Panova M, Johansson T, Canbäck B, Bentzer J, Rosenblad MA, Johannesson K, Tunlid A, André C
BMC Genomics 15 (-) 687 [2014-08-18; online 2014-08-18]
Array comparative genomic hybridization (aCGH) is commonly used to screen different types of genetic variation in humans and model species. Here, we performed aCGH using an oligonucleotide gene-expression array for a non-model species, the intertidal snail Littorina saxatilis. First, we tested what types of genetic variation can be detected by this method using direct re-sequencing and comparison to the Littorina genome draft. Secondly, we performed a genome-wide comparison of four closely related Littorina species: L. fabalis, L. compressa, L. arcana and L. saxatilis and of populations of L. saxatilis found in Spain, Britain and Sweden. Finally, we tested whether we could identify genetic variation underlying "Crab" and "Wave" ecotypes of L. saxatilis. We could reliably detect copy number variations, deletions and high sequence divergence (i.e. above 3%), but not single nucleotide polymorphisms. The overall hybridization pattern and number of significantly diverged genes were in close agreement with earlier phylogenetic reconstructions based on single genes. The trichotomy of L. arcana, L. compressa and L. saxatilis could not be resolved and we argue that these divergence events have occurred recently and very close in time. We found evidence for high levels of segmental duplication in the Littorina genome (10% of the transcripts represented on the array and up to 23% of the analyzed genomic fragments); duplicated genes and regions were mostly the same in all analyzed species. Finally, this method discriminated geographically distant populations of L. saxatilis, but we did not detect any significant genome divergence associated with ecotypes of L. saxatilis.

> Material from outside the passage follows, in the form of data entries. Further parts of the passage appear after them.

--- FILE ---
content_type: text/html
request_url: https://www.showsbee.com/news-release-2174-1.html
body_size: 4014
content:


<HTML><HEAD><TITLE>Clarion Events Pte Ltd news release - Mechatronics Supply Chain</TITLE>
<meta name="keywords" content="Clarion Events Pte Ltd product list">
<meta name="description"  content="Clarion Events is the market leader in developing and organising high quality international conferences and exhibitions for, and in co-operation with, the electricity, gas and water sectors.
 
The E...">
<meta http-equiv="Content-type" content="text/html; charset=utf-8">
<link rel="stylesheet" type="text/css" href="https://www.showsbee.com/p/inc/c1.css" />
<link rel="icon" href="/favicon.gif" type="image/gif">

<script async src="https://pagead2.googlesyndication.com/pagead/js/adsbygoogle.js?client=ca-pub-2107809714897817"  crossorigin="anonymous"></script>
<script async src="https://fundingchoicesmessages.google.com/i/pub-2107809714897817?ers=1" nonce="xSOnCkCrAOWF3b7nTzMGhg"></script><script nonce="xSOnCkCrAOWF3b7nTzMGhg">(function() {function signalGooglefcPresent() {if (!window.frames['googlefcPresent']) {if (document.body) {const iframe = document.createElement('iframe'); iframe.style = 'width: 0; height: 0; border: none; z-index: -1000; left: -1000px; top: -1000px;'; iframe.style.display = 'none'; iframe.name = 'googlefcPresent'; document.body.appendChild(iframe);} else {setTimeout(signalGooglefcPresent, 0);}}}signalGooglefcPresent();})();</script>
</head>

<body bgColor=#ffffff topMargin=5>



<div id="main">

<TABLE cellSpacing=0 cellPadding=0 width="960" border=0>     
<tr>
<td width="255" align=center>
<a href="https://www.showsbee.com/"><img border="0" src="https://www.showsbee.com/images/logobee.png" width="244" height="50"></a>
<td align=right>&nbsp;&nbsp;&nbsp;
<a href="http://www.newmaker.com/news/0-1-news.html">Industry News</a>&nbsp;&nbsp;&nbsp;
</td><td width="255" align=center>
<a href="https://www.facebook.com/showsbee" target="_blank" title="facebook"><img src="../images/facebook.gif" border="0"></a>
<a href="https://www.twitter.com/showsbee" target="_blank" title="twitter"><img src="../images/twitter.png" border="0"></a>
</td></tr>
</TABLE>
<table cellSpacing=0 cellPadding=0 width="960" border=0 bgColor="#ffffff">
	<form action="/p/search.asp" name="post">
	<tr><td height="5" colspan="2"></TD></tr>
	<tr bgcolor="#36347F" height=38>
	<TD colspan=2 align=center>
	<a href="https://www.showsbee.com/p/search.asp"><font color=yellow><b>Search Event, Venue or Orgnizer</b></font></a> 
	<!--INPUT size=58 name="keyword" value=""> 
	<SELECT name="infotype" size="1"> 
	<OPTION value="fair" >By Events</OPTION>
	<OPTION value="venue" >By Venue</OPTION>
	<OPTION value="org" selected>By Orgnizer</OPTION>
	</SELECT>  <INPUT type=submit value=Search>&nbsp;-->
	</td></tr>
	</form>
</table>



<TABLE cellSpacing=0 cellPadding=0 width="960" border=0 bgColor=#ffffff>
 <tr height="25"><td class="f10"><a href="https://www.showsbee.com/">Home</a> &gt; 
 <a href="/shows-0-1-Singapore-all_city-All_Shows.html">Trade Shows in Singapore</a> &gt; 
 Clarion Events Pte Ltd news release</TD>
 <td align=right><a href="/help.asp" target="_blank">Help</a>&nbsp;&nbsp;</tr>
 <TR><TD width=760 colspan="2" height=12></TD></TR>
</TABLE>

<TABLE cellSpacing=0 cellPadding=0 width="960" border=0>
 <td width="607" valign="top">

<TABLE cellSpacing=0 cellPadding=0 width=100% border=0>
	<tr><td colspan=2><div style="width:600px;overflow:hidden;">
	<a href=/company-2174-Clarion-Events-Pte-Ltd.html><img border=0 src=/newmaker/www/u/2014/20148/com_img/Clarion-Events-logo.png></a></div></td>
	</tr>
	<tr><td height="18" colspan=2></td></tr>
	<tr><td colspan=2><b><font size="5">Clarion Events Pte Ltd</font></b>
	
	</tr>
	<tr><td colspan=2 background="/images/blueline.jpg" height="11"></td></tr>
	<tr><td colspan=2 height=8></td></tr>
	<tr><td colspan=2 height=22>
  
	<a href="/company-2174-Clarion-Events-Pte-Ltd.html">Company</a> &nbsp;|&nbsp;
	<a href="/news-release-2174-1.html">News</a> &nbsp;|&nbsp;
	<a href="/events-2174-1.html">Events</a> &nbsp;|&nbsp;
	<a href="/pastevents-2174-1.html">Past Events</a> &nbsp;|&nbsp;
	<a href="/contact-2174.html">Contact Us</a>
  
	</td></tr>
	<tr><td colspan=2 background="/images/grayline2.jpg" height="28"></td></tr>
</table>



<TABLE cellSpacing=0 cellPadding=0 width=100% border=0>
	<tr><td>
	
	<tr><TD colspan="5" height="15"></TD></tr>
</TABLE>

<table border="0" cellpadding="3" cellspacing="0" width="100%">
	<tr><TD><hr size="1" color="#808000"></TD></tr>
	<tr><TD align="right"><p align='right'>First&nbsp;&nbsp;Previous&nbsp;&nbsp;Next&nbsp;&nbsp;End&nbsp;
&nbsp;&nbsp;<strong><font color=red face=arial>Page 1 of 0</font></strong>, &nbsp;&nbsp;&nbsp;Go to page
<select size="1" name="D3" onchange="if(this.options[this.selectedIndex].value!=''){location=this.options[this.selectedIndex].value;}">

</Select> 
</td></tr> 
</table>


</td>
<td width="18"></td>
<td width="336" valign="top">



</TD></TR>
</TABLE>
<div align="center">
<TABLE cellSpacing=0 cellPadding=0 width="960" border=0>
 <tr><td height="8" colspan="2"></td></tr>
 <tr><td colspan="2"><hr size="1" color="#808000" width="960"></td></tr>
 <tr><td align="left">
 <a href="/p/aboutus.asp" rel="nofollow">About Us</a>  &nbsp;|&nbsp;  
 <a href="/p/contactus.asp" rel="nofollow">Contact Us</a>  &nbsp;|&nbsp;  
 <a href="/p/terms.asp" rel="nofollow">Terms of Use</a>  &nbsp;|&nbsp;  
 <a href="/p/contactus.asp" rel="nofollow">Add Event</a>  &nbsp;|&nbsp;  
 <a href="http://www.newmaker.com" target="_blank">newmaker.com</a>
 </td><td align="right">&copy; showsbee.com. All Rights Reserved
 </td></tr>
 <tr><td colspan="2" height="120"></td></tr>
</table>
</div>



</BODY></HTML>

The present study provides new information on the sensitivity and the potential use of oligonucleotide arrays for genotyping of non-model organisms. Applying this method to Littorina species yields insights into genome evolution following the recent species radiation and supports earlier single-gene based phylogenies. Genetic differentiation of L. saxatilis ecotypes was not detected in this study, despite pronounced innate phenotypic differences. The reason may be that these differences are due to single-nucleotide polymorphisms.